The Act’s goals include:

  • discouraging the confinement of status offenders, even when courts find that they committed an offense;
  • making sure that juveniles entitled to stay under the juvenile court’s jurisdiction are not incarcerated within “sight or sound” of adults;
  • carefully checking that minority juveniles do not represent a disproportionate number of those detained based on the local population; and
  • creating the Office of Juvenile Justice and Delinquency Prevention, which conducts research and provides training and funding to state and local juvenile delinquency prevention programs.

All states, territories and the District of Columbia are required to comply with these provisions.

For further information about programs and resources provided by the Office of Juvenile Justice and Delinquency Prevention, see our page on Juvenile Programs.

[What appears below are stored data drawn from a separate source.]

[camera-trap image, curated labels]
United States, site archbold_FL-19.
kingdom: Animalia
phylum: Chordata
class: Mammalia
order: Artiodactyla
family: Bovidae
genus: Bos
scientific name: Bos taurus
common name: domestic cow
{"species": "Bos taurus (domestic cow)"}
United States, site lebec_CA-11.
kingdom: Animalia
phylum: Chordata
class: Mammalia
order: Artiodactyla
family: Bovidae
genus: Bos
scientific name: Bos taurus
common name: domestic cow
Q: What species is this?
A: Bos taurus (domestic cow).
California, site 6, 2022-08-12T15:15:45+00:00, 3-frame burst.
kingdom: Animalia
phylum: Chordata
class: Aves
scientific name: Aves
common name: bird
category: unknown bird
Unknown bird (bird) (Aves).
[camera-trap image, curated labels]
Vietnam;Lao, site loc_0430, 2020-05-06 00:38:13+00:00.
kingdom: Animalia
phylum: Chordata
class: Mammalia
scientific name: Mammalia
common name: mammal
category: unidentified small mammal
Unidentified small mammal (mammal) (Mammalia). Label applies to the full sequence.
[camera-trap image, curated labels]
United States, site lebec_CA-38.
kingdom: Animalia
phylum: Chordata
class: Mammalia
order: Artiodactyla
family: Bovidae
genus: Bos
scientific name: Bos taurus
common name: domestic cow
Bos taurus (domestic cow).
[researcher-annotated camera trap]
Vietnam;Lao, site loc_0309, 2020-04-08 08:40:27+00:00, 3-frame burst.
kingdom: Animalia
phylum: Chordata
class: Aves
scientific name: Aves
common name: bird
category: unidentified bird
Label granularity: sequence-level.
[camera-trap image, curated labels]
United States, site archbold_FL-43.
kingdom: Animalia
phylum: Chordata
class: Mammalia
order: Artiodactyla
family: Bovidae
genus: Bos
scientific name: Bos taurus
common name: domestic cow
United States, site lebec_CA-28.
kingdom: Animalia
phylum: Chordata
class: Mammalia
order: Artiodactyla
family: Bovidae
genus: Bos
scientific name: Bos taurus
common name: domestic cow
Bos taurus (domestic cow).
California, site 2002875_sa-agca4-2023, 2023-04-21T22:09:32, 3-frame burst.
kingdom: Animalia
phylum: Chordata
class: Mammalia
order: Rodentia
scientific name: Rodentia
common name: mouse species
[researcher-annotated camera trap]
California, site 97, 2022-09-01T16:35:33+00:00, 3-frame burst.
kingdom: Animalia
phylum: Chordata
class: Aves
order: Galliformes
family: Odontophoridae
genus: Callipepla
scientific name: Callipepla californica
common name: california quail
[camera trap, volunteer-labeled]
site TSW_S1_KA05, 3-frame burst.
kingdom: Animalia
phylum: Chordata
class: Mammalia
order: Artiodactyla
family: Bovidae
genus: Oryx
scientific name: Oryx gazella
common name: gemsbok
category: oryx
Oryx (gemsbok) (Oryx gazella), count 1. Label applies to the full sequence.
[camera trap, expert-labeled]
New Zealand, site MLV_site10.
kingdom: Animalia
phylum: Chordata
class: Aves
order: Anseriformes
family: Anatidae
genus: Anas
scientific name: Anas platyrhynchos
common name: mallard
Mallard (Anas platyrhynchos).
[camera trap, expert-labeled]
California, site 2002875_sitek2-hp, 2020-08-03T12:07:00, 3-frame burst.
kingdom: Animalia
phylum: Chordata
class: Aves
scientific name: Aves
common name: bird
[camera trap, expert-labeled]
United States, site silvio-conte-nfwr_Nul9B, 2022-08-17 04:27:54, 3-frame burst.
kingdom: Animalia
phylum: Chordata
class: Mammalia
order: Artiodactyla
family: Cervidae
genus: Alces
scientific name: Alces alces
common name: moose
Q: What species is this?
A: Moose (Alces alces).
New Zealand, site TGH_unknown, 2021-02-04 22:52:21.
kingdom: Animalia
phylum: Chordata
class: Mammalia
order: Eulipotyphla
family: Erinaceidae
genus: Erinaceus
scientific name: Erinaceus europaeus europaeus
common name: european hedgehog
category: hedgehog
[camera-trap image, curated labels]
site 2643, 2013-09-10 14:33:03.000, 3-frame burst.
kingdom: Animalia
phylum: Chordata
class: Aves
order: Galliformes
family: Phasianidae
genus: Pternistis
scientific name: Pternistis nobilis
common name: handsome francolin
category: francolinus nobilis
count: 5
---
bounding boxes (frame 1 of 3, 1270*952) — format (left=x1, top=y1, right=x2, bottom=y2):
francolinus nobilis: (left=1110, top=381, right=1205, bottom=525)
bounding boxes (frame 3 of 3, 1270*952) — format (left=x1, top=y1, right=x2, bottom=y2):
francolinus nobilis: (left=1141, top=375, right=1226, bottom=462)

Child in Need of Supervision Petitions

A parent, school official, or police officer may file a Child in Need of Supervision (CHINS or CINS) petition (in some states, a Person in Need of Supervision (PINS) petition)) with a court in an effort to help rehabilitate a juvenile who continues to commit status offenses such as the following:

  • running away from home
  • failing to obey curfew
  • acting violently towards parents or guardians
  • skipping school regularly
  • abusing alcohol
  • loitering in areas forbidden by the police

The juvenile and their parents typically must sign the petition in the presence of a probation officer, who is responsible for trying to help the family address the wrongful behavior. Typically, once admitted to a CINS program, parents attend classes to learn about parenting skills, communication techniques, and child development. Juveniles learn about making good choices, communicating their feelings, resolving conflict, and various other positive development skills.

In some cases, a judge may review a CINS petition and decide that the child should not remain in the custody of their parents and instead should be placed in the care of a relative or a state or private agency. A judge also may order psychiatric, psychological, social, or medical services for the child.